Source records
>>>>

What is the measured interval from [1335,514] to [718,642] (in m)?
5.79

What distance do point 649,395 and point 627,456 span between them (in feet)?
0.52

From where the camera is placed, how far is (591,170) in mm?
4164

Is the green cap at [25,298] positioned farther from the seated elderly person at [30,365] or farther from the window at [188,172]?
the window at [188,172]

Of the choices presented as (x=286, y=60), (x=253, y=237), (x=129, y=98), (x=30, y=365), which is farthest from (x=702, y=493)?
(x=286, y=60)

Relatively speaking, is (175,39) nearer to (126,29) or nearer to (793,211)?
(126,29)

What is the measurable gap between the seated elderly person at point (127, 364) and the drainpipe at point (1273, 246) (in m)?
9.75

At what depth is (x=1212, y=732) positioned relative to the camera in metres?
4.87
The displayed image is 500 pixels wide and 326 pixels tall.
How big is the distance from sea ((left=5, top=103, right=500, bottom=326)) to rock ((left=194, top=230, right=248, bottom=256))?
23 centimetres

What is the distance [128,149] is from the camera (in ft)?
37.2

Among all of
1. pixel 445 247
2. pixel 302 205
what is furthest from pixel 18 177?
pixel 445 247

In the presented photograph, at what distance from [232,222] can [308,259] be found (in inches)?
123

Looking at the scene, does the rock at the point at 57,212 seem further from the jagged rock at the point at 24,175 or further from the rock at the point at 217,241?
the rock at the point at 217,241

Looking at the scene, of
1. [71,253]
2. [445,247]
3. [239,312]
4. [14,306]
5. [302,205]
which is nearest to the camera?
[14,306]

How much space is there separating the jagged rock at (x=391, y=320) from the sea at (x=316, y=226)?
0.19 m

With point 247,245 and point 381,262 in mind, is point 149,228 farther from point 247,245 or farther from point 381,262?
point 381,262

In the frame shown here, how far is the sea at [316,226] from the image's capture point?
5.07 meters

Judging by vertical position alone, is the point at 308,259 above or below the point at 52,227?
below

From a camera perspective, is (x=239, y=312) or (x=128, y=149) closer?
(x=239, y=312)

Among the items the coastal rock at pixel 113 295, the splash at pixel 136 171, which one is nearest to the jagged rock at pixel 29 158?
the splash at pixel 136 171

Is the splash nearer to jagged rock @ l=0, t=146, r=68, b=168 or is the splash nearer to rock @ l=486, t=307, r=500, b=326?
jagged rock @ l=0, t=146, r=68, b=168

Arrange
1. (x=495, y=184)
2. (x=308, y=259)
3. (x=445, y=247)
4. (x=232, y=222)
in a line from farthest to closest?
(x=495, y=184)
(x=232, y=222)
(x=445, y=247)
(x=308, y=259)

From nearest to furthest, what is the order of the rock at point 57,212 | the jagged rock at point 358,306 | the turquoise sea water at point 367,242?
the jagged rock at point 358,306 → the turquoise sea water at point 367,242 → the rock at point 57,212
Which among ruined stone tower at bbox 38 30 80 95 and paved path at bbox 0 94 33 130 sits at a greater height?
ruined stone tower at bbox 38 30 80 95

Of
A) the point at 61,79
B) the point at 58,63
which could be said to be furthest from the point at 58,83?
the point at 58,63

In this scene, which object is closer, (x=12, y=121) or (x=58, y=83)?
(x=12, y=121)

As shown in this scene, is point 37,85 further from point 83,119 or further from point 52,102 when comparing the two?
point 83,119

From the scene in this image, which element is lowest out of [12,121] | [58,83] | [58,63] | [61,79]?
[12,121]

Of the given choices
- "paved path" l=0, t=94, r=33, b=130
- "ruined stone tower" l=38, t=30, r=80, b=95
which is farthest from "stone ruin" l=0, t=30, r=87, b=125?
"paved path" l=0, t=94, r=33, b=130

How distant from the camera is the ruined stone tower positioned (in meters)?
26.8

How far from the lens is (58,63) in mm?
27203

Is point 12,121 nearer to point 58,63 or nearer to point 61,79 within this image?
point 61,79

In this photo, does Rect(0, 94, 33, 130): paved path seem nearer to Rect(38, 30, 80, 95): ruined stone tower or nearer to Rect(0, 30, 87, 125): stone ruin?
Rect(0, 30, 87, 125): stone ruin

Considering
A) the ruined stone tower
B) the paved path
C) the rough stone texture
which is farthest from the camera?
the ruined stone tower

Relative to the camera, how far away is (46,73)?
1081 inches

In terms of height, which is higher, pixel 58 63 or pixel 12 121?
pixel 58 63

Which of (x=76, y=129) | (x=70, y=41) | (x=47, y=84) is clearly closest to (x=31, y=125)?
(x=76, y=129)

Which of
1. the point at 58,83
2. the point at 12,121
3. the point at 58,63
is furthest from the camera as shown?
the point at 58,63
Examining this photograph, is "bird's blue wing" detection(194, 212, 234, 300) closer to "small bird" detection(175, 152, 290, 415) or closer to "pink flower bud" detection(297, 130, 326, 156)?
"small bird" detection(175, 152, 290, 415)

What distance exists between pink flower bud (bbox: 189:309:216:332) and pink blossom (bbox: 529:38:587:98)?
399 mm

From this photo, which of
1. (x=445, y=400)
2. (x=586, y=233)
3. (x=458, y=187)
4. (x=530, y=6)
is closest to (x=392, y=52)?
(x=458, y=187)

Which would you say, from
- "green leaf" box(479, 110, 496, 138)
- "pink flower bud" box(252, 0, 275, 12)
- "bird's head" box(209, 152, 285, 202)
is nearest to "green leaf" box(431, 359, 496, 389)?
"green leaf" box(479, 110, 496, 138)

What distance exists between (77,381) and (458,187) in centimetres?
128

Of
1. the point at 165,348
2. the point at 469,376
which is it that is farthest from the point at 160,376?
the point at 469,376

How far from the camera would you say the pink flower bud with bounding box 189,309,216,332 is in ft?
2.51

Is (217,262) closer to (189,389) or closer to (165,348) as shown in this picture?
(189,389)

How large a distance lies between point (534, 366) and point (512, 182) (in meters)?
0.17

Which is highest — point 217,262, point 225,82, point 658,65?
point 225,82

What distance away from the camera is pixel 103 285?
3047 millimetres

<<<<

Given task: Copy out, word for word, the entries from the line containing "Is (217,262) closer" through the end of the entries, including both of those lines.

The completed task:
Is (217,262) closer to (189,389) or closer to (165,348) as shown in this picture?
(189,389)

How large a distance lies between point (534, 366) and point (512, 182) (in meters)?
0.17

Which is highest — point 217,262, point 225,82, point 658,65?
point 225,82

What distance away from the camera is pixel 103 285?
3047 millimetres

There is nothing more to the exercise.